→ Job
Reproduce only the lines from the one containing "this 366×550 image." down to the one containing "chipped enamel on sign [8, 4, 174, 157]", swapping "detector" for "scanner" and keeping everything else the same.

→ Record extracts
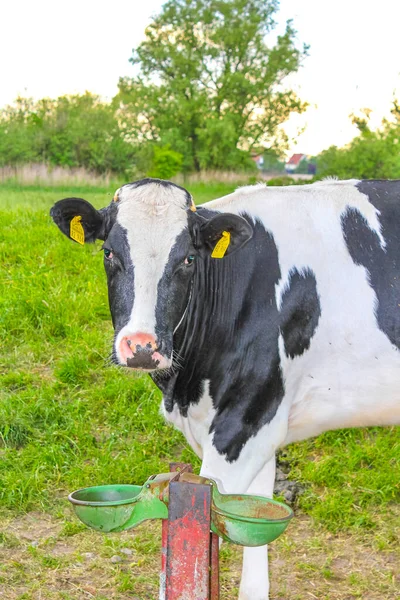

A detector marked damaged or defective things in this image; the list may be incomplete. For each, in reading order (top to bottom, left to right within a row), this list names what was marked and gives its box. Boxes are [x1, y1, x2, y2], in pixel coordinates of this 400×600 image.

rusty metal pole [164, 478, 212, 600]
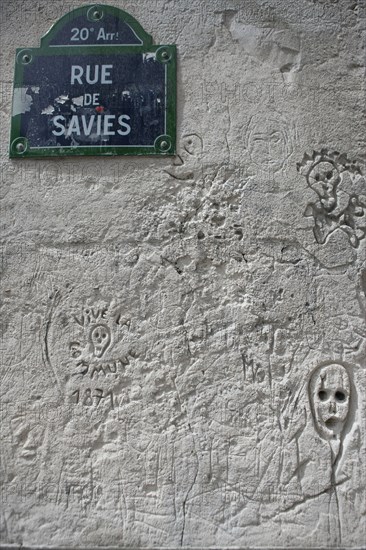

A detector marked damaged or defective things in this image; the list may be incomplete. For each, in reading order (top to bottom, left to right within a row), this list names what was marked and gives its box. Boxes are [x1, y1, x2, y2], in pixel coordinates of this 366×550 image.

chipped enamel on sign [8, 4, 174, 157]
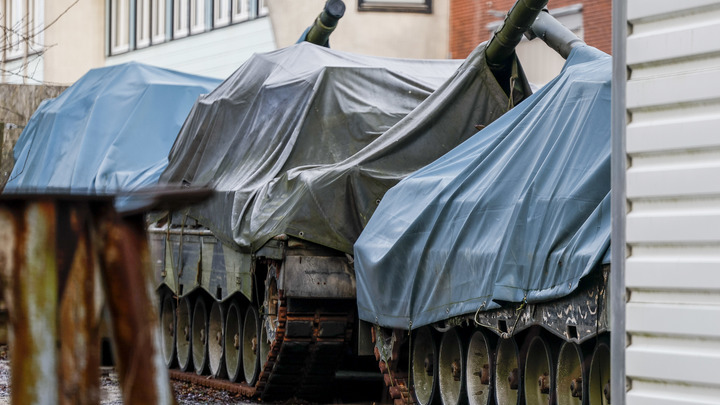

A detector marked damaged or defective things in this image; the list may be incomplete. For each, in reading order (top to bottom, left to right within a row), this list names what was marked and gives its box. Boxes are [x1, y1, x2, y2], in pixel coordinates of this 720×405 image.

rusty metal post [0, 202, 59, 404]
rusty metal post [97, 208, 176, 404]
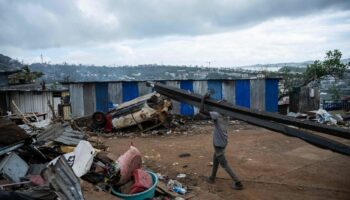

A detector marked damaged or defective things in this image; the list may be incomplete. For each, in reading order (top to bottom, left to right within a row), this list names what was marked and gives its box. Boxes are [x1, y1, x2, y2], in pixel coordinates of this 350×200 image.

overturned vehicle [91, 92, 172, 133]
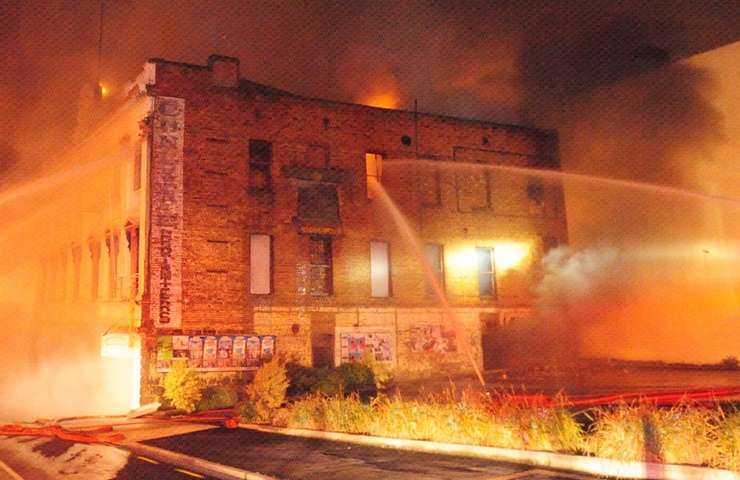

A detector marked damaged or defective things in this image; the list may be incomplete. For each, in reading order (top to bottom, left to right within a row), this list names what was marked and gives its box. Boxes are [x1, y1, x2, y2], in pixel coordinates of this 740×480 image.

→ Task solution
A scanner marked damaged or defective things in this image; the list may be incomplete. For each, in reading order (top to bottom, left to right within a row), this list names what was marked and gives its box. Boxes are [x1, y1, x2, y2], in pixel coordinates of this 366×550 image.

chipped enamel on sign [8, 4, 174, 157]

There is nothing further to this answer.